Actual Air
- Cover of first edition
- Author: David Berman
- Cover artist: Roe Ethridge
- Language: English
- Genre: Poetry
- Publisher: Open City Books
- Publication date: July 1999
- Publication place: United States
- Media type: Print (paperback)
- Pages: 93
- ISBN: 978-1-890447-04-5
- Dewey Decimal: 811/.54
- LC Class: PS3552.E72496 A64 1999

= Actual Air =

1999 book of poetry by David Berman

Actual Air is a book of poetry written by David Berman and published by Open City Books in July 1999. A limited hardcover version was published by Drag City in August 2003.

==Contents==

===1.===
- "Snow"
- "Classic Water"
- "Civics"
- "Governors on Sominex"
- "The Spine of the Snowman"
- "The Coahoma County Wind Cults"
- "Imagining Defeat"
- "Tableau Through Shattered Monocle"
- "If There Was a Book About This Hallway"
- "Narrated by a Committee"
- "Cassette County"
- "World: Series"
- "Tulsa"
- "Community College in the Rain"
- "The Charm of 5:30"
- "The Moon"

===2.===
- "From Cantos for James Michener: Part II"
- "New York, New York"
- "The Night Nurse Essays"
- "From "Guide to the Graves of British Actors""
- "Serenade for a Wealthy Widow"
- "The Homeowner's Prayer"
- "From His Bed in the Capital City"
- "Nervous Ashers"
- "April 13th, 1865"
- "Self Portrait at 28"

===3.===
- "From Cantos for James Michener: Part I"
- "Coral Gables"
- "The New Idea"
- "How I Met Your Mother"
- "They Don't Acknowledge the Letter C"
- "Democratic Vistas"
- "Piano and Scene"
- "Of Things Found Where They Are Not Supposed to Be"
- "A Letter from Isaac Asimov to His Wife Janet, Written on His Deathbed"
- "Virginia Mines: The Mascara Series"
- "Now II"
- "War in Apartment 1812"
- "The Double Bell of Heat"

==Publication==
Robert Bingham, founder and then-editor of the New York literary magazine Open City, had already published a few of Berman's poems. Bingham encouraged Berman to complete a book. Bingham founded Open City Books, an independent publisher, specifically to publish Actual Air, making it Open City Books' first publication.

==Reception==
Publishers Weekly praised the book, comparing parts of it to the poetry of John Ashbery and Thomas Lux and writing, "Berman's debut [announces] the discovery of great American poetic storytelling by a new generation."

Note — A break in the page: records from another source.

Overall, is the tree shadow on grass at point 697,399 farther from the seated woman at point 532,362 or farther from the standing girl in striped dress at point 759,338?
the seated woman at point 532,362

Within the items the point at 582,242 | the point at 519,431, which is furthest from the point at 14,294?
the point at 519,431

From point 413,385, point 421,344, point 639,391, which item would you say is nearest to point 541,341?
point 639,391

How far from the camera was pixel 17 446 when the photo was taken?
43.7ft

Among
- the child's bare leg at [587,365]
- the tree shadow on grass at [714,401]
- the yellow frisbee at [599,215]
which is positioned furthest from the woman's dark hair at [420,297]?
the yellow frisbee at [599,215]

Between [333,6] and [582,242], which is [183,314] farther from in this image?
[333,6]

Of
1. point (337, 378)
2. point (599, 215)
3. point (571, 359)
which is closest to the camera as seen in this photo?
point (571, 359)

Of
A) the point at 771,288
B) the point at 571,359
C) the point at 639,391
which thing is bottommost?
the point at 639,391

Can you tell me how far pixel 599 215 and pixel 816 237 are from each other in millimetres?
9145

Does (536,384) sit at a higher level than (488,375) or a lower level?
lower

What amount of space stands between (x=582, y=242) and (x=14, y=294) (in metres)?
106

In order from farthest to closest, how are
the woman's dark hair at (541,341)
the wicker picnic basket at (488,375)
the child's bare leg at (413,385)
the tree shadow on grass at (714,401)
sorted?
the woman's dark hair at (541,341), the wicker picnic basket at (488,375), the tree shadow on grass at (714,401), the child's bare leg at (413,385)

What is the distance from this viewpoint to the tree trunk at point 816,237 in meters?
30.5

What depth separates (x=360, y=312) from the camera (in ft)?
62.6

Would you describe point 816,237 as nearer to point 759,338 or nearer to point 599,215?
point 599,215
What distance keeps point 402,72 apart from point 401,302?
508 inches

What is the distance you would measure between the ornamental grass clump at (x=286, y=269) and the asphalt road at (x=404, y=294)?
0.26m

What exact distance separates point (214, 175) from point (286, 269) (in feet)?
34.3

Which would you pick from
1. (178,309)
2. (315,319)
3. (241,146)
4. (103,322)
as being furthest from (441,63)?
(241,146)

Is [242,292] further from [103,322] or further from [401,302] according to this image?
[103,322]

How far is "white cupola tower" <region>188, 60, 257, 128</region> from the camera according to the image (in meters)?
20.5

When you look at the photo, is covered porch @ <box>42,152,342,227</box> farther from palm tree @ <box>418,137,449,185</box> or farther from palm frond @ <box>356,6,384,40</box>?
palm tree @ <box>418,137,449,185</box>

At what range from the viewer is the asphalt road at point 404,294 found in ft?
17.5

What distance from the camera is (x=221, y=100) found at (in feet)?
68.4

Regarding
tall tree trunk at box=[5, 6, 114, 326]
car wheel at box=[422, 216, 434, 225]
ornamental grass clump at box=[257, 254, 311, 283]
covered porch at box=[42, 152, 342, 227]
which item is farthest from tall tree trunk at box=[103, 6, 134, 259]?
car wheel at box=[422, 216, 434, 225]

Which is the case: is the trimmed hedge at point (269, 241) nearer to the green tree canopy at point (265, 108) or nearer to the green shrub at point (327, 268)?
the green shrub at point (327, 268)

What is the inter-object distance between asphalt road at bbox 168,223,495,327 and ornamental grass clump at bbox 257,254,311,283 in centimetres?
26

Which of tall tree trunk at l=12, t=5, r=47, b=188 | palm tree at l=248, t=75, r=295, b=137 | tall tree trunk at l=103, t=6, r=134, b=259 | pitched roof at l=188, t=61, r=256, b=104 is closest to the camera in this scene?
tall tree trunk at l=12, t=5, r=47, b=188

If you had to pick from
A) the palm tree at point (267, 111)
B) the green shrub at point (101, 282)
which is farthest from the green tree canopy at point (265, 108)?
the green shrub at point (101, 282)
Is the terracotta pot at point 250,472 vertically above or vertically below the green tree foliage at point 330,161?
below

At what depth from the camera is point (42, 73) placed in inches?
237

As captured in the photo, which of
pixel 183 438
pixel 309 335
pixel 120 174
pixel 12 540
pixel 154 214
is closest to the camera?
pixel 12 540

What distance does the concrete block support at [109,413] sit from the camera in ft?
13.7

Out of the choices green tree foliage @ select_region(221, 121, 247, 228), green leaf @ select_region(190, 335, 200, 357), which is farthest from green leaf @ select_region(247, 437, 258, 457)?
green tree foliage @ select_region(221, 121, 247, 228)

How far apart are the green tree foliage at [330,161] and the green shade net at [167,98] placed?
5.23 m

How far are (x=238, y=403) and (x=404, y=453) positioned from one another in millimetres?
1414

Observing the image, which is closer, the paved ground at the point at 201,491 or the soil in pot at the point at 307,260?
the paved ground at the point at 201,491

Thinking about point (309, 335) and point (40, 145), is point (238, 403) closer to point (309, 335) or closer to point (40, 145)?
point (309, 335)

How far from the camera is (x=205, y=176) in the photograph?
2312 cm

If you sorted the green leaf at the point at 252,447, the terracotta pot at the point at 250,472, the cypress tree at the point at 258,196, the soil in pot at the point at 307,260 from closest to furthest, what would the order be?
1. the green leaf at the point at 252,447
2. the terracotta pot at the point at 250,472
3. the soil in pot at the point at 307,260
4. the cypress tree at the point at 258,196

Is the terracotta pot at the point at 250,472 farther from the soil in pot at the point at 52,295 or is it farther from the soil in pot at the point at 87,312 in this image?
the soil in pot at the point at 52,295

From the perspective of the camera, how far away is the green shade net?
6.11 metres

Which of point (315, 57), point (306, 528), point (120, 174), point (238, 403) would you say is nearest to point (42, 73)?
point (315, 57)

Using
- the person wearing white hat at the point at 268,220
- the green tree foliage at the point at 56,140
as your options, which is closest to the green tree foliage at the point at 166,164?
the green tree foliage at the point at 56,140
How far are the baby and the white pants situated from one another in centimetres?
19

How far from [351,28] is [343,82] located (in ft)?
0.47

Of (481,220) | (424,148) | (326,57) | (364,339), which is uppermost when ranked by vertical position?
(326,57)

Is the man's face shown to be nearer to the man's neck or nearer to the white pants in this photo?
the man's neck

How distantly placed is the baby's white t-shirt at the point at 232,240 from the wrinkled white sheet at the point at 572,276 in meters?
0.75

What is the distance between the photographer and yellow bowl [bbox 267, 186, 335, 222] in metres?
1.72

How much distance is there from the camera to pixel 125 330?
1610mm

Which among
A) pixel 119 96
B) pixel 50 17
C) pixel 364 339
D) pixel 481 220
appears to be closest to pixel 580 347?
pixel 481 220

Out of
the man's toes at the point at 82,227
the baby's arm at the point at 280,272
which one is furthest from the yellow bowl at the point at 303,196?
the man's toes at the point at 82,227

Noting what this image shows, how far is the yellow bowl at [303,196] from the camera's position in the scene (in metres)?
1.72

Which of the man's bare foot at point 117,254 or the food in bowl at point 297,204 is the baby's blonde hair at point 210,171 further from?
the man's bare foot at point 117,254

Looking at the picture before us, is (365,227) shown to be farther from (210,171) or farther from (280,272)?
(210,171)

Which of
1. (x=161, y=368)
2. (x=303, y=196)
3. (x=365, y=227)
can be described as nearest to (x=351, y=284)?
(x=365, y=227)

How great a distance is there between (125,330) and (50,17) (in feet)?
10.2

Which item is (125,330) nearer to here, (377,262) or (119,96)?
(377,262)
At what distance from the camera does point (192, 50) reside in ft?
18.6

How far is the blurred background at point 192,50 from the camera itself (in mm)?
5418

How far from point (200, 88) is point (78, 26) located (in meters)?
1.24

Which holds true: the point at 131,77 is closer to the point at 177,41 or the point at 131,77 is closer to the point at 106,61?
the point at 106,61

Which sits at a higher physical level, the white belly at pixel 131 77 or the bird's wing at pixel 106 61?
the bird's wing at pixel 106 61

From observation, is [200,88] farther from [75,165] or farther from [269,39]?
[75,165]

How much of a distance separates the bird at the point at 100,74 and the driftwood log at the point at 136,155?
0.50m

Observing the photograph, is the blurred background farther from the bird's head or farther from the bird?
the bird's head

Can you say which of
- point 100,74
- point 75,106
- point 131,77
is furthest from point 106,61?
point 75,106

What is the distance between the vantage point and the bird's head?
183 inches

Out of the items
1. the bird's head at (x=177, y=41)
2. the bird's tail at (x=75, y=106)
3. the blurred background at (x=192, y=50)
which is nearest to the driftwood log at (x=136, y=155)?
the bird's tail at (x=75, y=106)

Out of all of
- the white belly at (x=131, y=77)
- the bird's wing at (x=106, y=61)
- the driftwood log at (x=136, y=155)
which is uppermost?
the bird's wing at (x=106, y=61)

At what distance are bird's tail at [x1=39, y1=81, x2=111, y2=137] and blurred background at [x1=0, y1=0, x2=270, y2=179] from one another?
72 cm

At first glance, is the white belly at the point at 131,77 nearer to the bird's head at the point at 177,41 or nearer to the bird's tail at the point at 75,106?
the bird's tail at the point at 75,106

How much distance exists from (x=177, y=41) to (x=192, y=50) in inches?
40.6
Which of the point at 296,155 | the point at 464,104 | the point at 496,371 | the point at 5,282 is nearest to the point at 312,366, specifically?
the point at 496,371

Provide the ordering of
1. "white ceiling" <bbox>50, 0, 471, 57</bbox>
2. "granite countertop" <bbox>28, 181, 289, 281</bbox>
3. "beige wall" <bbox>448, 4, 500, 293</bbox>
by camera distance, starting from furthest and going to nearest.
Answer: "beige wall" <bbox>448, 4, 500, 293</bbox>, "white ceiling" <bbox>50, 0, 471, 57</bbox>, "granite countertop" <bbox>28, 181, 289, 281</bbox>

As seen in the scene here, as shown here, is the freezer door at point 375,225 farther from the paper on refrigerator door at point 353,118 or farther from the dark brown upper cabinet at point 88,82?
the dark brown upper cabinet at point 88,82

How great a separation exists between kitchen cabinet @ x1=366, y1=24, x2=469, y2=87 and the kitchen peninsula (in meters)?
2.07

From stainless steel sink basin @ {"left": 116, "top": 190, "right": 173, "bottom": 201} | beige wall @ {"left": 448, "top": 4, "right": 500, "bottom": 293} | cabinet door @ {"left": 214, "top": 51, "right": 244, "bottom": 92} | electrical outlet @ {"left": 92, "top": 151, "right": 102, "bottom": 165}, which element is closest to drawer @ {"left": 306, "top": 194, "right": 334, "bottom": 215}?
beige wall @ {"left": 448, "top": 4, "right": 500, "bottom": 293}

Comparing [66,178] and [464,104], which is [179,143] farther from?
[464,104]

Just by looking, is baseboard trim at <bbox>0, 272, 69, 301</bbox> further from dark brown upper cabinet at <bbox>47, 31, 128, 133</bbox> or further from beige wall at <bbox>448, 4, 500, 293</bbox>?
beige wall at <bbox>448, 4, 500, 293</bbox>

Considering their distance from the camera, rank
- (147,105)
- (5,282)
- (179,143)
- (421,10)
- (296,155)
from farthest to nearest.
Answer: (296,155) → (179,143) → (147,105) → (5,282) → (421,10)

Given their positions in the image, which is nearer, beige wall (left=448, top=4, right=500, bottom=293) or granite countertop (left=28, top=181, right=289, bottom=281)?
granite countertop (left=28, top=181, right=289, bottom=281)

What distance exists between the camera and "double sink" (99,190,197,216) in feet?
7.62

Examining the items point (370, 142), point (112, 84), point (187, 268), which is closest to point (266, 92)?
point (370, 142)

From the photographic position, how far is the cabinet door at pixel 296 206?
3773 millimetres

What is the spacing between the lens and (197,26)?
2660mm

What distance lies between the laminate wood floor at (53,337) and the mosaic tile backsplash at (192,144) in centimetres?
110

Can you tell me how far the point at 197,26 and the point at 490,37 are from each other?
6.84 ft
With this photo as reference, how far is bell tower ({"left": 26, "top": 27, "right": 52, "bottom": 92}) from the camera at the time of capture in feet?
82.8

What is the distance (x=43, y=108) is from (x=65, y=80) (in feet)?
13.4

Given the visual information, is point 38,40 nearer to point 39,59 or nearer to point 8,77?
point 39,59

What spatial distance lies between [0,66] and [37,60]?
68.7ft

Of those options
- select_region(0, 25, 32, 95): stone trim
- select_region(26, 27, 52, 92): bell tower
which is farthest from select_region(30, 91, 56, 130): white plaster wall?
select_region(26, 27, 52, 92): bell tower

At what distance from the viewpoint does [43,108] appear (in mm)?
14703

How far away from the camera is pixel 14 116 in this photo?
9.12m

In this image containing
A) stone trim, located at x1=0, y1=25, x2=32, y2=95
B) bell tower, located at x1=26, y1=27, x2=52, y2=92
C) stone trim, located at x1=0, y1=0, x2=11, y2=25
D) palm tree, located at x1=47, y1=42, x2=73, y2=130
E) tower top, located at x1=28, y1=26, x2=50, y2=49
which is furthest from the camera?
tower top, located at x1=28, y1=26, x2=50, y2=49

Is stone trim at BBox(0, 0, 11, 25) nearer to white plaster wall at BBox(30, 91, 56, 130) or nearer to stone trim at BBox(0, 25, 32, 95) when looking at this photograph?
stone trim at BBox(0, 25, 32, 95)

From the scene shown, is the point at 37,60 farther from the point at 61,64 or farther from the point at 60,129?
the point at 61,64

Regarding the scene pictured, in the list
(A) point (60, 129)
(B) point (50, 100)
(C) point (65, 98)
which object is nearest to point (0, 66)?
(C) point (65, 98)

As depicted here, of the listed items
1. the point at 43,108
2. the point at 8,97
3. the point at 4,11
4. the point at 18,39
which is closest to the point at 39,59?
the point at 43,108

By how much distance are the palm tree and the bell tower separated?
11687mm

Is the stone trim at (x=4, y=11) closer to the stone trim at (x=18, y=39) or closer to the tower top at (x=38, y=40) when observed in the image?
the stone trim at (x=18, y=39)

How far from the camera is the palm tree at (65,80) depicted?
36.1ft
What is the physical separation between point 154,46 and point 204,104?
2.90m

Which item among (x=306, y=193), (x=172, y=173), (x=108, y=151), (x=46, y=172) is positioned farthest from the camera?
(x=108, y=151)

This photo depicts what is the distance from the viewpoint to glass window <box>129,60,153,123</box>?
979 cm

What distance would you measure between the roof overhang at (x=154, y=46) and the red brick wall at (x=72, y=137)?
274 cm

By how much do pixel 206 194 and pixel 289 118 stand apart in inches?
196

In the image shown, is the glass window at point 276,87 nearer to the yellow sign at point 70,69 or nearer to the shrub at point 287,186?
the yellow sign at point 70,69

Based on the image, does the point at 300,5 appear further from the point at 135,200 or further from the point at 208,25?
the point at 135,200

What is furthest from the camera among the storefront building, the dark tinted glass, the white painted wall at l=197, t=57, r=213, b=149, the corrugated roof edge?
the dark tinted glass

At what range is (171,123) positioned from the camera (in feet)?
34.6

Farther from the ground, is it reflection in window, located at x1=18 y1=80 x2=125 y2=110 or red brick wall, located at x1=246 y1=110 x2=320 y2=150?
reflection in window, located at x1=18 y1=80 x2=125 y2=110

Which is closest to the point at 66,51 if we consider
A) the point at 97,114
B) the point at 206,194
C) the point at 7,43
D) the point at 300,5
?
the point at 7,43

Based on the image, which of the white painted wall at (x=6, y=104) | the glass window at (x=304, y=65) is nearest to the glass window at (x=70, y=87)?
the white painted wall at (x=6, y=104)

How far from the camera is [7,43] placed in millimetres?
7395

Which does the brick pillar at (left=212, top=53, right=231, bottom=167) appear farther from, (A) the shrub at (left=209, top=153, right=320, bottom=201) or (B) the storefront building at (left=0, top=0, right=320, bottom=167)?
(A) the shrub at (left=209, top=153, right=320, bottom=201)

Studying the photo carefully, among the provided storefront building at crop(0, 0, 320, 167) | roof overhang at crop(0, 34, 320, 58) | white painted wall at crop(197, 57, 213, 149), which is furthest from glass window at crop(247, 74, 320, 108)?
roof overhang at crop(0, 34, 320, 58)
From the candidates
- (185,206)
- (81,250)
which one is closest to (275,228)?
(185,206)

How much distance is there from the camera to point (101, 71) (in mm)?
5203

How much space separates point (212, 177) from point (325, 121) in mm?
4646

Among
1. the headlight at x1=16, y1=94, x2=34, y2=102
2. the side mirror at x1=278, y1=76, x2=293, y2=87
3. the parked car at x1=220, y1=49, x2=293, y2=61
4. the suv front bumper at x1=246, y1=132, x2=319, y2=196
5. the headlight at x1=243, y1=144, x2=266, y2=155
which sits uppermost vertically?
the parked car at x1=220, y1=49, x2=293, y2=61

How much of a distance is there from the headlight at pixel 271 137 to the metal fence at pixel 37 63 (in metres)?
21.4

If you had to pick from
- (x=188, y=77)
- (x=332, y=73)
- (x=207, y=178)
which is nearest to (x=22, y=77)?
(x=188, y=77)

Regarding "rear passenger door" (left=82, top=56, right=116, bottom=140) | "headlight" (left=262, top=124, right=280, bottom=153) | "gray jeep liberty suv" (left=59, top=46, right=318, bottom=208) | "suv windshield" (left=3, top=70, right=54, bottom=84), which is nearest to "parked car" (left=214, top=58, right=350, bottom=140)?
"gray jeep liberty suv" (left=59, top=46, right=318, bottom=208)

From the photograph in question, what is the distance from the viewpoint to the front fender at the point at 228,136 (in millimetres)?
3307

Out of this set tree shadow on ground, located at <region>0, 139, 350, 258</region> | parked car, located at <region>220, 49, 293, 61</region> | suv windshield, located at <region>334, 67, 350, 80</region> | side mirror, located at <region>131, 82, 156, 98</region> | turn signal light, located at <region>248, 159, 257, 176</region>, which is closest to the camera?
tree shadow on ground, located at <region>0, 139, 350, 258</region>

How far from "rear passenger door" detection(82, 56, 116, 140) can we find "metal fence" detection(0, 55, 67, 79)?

In his review for Spin, Joshua Clover praised the book, writing, "his instrument is his own; very few of the poems fail to find a finger of mystery, a ring of familiarity. All of which makes for a rarity in contemporary poetry: It's what book clubs call "readable.""

David Kirby of The New York Times likened the "whimsy" of Actual Air to the works of poets Mark Halliday and Campbell McGrath, but felt "In their poems, though, whimsy always leads to serious ideas and emotions that don't consistently materialize here." However, Kirby concluded his review calling the book "funny, smart, on-again, off-again poetry of great promise."

Writing for Boston Review, poet Ethan A. Paquin called Berman a "master collector of American miscellany" and praising Berman's ability "to examine the pathos underpinning banal scenery and situations [...] with eyes trained on beauty and transcendence," producing "a lush and poignant portrait of "the view from falling behind.""

The book received praise from poets James Tate and Billy Collins.

==Legacy==
In 2005, Wyatt Mason of The New York Times called the book "one of the most highly acclaimed debuts for a poet in recent memory." In conversation with Mason, Billy Collins said the poems of Actual Air "are full of complex turns and tricks and conceptual hijinks, and yet there's this surface clarity. You're welcomed into the poem."

In her 2009 book Slanted and Enchanted: The Evolution of Indie Culture, Kaya Oakes wrote, "In many ways, just as indie rock was nudging its way toward the mainstream, Actual Air helped to open the doors for independent publishing to do the same."